[PROBLEM TO SOLVE] Every line of the material that follows must be printed again exactly.
::: DATA FOR THE TASK
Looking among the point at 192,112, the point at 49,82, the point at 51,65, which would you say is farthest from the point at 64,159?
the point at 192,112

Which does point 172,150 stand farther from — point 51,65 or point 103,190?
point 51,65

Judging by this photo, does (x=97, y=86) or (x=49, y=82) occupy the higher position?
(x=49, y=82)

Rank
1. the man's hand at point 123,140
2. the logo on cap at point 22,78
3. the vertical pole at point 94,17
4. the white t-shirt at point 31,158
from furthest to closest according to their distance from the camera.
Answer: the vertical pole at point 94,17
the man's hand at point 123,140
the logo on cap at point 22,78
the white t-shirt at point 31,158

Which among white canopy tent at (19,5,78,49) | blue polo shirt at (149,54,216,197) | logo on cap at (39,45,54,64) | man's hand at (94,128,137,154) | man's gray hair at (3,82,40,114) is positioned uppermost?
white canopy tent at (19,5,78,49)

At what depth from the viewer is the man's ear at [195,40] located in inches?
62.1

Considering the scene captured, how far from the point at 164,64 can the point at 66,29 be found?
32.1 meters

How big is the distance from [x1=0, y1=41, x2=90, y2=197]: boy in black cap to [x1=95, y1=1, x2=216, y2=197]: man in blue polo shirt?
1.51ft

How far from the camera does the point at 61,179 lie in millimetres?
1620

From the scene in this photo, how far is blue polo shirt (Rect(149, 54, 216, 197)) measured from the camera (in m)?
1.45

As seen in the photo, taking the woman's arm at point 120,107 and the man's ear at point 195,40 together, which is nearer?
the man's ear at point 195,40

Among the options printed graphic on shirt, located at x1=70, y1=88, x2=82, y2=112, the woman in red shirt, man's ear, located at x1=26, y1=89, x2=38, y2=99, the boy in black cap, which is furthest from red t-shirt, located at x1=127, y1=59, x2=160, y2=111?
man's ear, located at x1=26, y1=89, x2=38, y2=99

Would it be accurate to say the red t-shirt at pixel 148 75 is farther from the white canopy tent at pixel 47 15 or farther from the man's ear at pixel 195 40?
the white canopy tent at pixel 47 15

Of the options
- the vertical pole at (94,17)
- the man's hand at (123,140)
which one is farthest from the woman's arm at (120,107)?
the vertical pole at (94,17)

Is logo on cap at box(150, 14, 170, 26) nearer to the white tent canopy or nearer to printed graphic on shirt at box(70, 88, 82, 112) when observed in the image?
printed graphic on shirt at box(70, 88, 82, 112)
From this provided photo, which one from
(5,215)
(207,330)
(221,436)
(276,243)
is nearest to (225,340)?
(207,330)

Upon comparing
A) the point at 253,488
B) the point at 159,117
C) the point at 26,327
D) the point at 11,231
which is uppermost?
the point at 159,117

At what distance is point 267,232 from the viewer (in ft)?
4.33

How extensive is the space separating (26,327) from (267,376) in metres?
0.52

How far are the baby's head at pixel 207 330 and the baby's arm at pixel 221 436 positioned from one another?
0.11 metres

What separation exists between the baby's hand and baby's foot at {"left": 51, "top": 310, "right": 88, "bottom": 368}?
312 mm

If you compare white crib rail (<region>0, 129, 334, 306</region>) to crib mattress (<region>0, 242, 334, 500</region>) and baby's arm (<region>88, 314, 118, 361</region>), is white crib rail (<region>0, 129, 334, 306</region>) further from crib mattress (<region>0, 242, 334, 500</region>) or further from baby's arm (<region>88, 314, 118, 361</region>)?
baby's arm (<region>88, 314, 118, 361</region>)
::::::
[CORRECT ANSWER]
Looking among the point at 192,112, the point at 49,82, the point at 51,65, which would you say is farthest from the point at 64,159?
the point at 192,112

Which does point 172,150 stand farther from — point 51,65 or point 103,190?
point 51,65

Judging by this photo, does (x=97, y=86) or (x=49, y=82) occupy the higher position?
(x=49, y=82)

Rank
1. the man's hand at point 123,140
2. the logo on cap at point 22,78
3. the vertical pole at point 94,17
4. the white t-shirt at point 31,158
from furthest to closest according to their distance from the camera.
Answer: the vertical pole at point 94,17
the man's hand at point 123,140
the logo on cap at point 22,78
the white t-shirt at point 31,158

Which among white canopy tent at (19,5,78,49) | blue polo shirt at (149,54,216,197) | logo on cap at (39,45,54,64) | man's hand at (94,128,137,154) | man's gray hair at (3,82,40,114) is positioned uppermost?
white canopy tent at (19,5,78,49)

At what depth from the viewer is the man's ear at [195,40] located in inches?
62.1

Considering the scene captured, how far from the point at 164,64 can the point at 66,29 be found?
32.1 meters

How big is the distance from [x1=0, y1=41, x2=90, y2=197]: boy in black cap to [x1=95, y1=1, x2=216, y2=197]: man in blue polo shirt?
1.51ft

How far from the camera does the point at 61,179 lie in millimetres?
1620

From the scene in this photo, how far is blue polo shirt (Rect(149, 54, 216, 197)) measured from the camera (in m)?
1.45

As seen in the photo, taking the woman's arm at point 120,107 and the man's ear at point 195,40 together, which is nearer?
the man's ear at point 195,40

Among the options printed graphic on shirt, located at x1=70, y1=88, x2=82, y2=112, the woman in red shirt, man's ear, located at x1=26, y1=89, x2=38, y2=99, the boy in black cap, which is furthest from red t-shirt, located at x1=127, y1=59, x2=160, y2=111?
man's ear, located at x1=26, y1=89, x2=38, y2=99

Would it be accurate to say the red t-shirt at pixel 148 75 is farther from the white canopy tent at pixel 47 15 or farther from the man's ear at pixel 195 40?
the white canopy tent at pixel 47 15

Of the options
- the vertical pole at (94,17)
- the man's hand at (123,140)
which one is farthest from the woman's arm at (120,107)?
the vertical pole at (94,17)

Is logo on cap at box(150, 14, 170, 26) nearer to the white tent canopy or nearer to printed graphic on shirt at box(70, 88, 82, 112) when observed in the image?
printed graphic on shirt at box(70, 88, 82, 112)
From this provided photo, which one from
(5,215)
(207,330)
(221,436)
(276,243)
is nearest to (225,340)?
(207,330)

Upon comparing
A) the point at 253,488
B) the point at 159,117
C) the point at 26,327
D) the point at 11,231
which is uppermost?
the point at 159,117

At what distance is point 267,232 from the viewer (in ft)?
4.33

How extensive is the space separating (26,327) from (267,376) in metres?
0.52

How far are the baby's head at pixel 207 330 and the baby's arm at pixel 221 436 positioned from one another?
0.11 metres

What separation exists between the baby's hand and baby's foot at {"left": 51, "top": 310, "right": 88, "bottom": 368}?
312 mm

If you compare white crib rail (<region>0, 129, 334, 306</region>) to crib mattress (<region>0, 242, 334, 500</region>) and baby's arm (<region>88, 314, 118, 361</region>), is white crib rail (<region>0, 129, 334, 306</region>) further from crib mattress (<region>0, 242, 334, 500</region>) or further from baby's arm (<region>88, 314, 118, 361</region>)?
baby's arm (<region>88, 314, 118, 361</region>)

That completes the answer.